The Art Project:  Sea Landscape

 

This art project is based on Winslow Homer’s “Bermuda Sloop”. We will do our own watercolor Sea landscape. The most important characteristic of watercolor is that it is transparent. The colors become lighter as more water is mixed with them. Artists can choose to use soft blurry washes by wetting the paper first or they can apply crisp color to dry paper. We will do just like Winslow, using three different watercolor effects in one painting: a wash (paper wet before applying watercolors that are diluted with water), regular watercolor painting (paper dry and watercolors with water) and a dry effect (paper dry and hardly any water with the watercolors).

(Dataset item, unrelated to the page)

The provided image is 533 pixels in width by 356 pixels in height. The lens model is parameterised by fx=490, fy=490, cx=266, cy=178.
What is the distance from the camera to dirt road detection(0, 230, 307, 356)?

MATERIAL NEEDED: Heavy paper, watercolors, cup for water, brushes (one big and one small for details), masking tape, paper towels, newspaper and drawings or pictures of boats for reference. To see some sketches of boats
click here.

Step 1
Do a pencil sketch on a separate piece of paper, so you know what type of boat you want and where you want to place your boat. Make sure it’s a big enough boat that it takes at least a quarter of the amount of space on the paper.

Step 2
Once your sketch is done, you may want to do a very very light outline of the boat on the paper you are going to paint on. The pencil lines should be so light that you can hardly see them. Here is a trick: You can place the sketch of your boat on the paper where you want it to go and go over the main line with pen, the paper under it will have an indentation of those line that you can barely see but that you can use as a guide. In this example I have used pen so you can see the lines for the art lesson purpose.

Step 3
Tape masking tape all around the edges of the paper you are going to be painting on, as to create a frame out of masking tape. Make sure tape is put down correctly so when you apply the watercolors, the paint won’t bleed under the tape. When you are done painting this masking tape will be removed and you will be left with a white edge, framing your painting.

Step 4
You can take masking tape and cover the area of the boat, just the outline of it, so you can paint without worrying about going over the boat space, or the whole boat, just make sure the tape is put on correctly so the paint won’t go under the edges. (You may even use a paper cut out of a boat and tape it around the outline to the paper you are painting on if the space is too big for masking tape).

Step 5
We will start with the sky by doing a wash technique. Chose the colors you will use for your sky, like blue, purple or other colors like orange and red if doing a sunset. Mix them with a lot of water so they are transparent almost. Then wet the area where you wish your sky to go by using your big brush with plain water and covering the entire sky area. Then take the diluted watercolors and apply them in different areas but do leave some areas white for clouds. Make sure you rinse your brush completely before switching to different colors.

Step 6
Wait a few minutes until your sky is dry. Then you can do the sea using a regular watercolor technique. Do not wet the paper, just add a bit of water to your watercolors and start to paint the sea, leaving some areas white for reflections or the white foam waves make. Choose colors that are similar to your sky and they will appear a bit brighter now that you do not have the paper wet. You may have a calm sea or a stormy sea with big waves.

Step 7
Again, wait until the sea is dry and then remove the masking tape around the boat area. We will use a dry brush technique. That means your paper is dry and hardly any water on the watercolors. You may want to practice on a paper first. If watercolors are runny on the paper, you have too much water…you should be able to apply the watercolors and lift the paper without the colors running. 

Step 8

Choose the colors you will use for the sail and the boat and start by using the lightest colors first with the small brush and then working your way to the darkest. You will need to load your brush with watercolors more often when it’s the dry brush technique.


Step 9
Once you are finished adding all the final details to your painting and it’s completely dry, you can remove the masking tape around the edges very carefully as to not tear the paper. Sometimes people like to add a few outlines with pen to make certain parts stand out. But his Homer’s artwork was not very detailed, in this case we will not use pen outlines. Voila! It’s ready to frame.